§ **What you are asked to do**
Take the listing below and output it exactly, with no images.

§ **Data section**
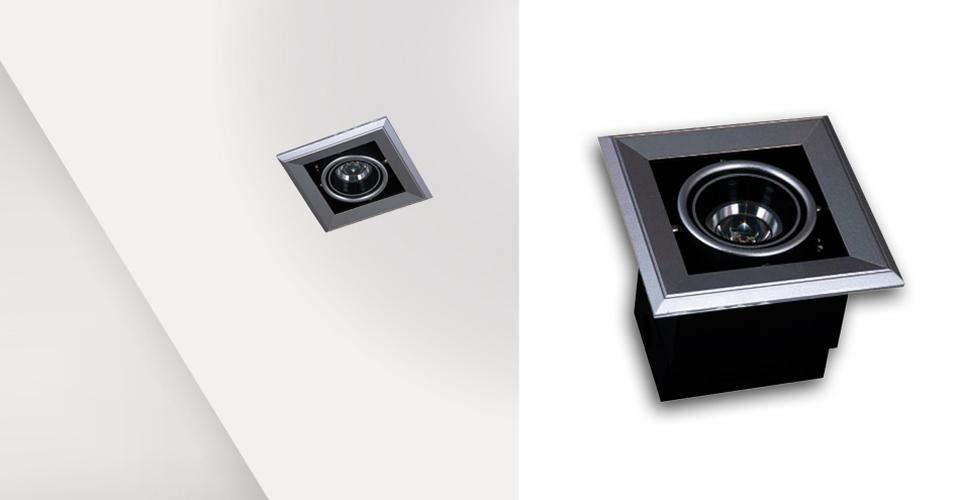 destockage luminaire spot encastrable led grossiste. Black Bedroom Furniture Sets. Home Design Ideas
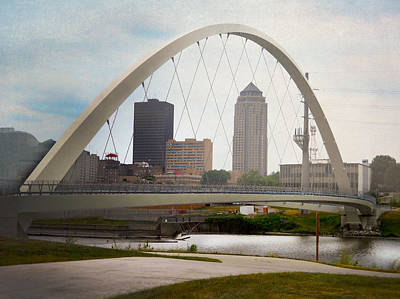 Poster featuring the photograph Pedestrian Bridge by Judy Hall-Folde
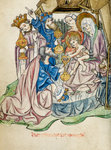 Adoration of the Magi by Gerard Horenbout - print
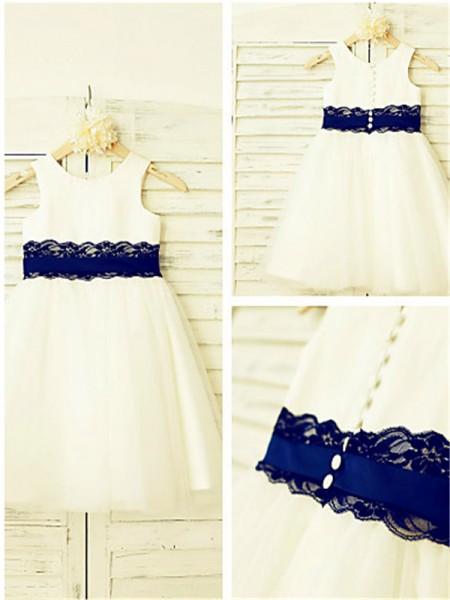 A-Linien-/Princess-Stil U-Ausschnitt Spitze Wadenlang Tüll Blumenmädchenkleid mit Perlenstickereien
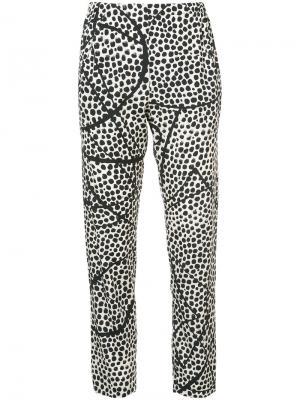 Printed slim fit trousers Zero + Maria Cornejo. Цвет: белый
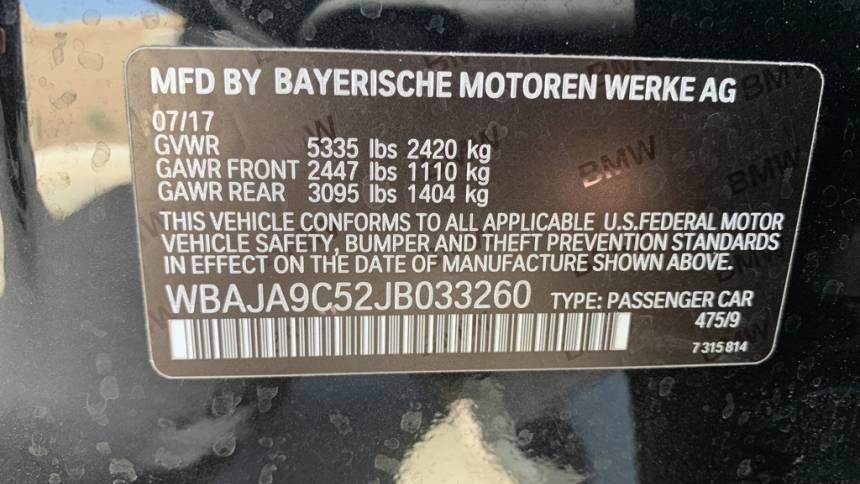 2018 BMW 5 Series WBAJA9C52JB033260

§ **Response to the exercise**
 destockage luminaire spot encastrable led grossiste. Black Bedroom Furniture Sets. Home Design Ideas
 Poster featuring the photograph Pedestrian Bridge by Judy Hall-Folde
 Adoration of the Magi by Gerard Horenbout - print
 A-Linien-/Princess-Stil U-Ausschnitt Spitze Wadenlang Tüll Blumenmädchenkleid mit Perlenstickereien
 Printed slim fit trousers Zero + Maria Cornejo. Цвет: белый
 2018 BMW 5 Series WBAJA9C52JB033260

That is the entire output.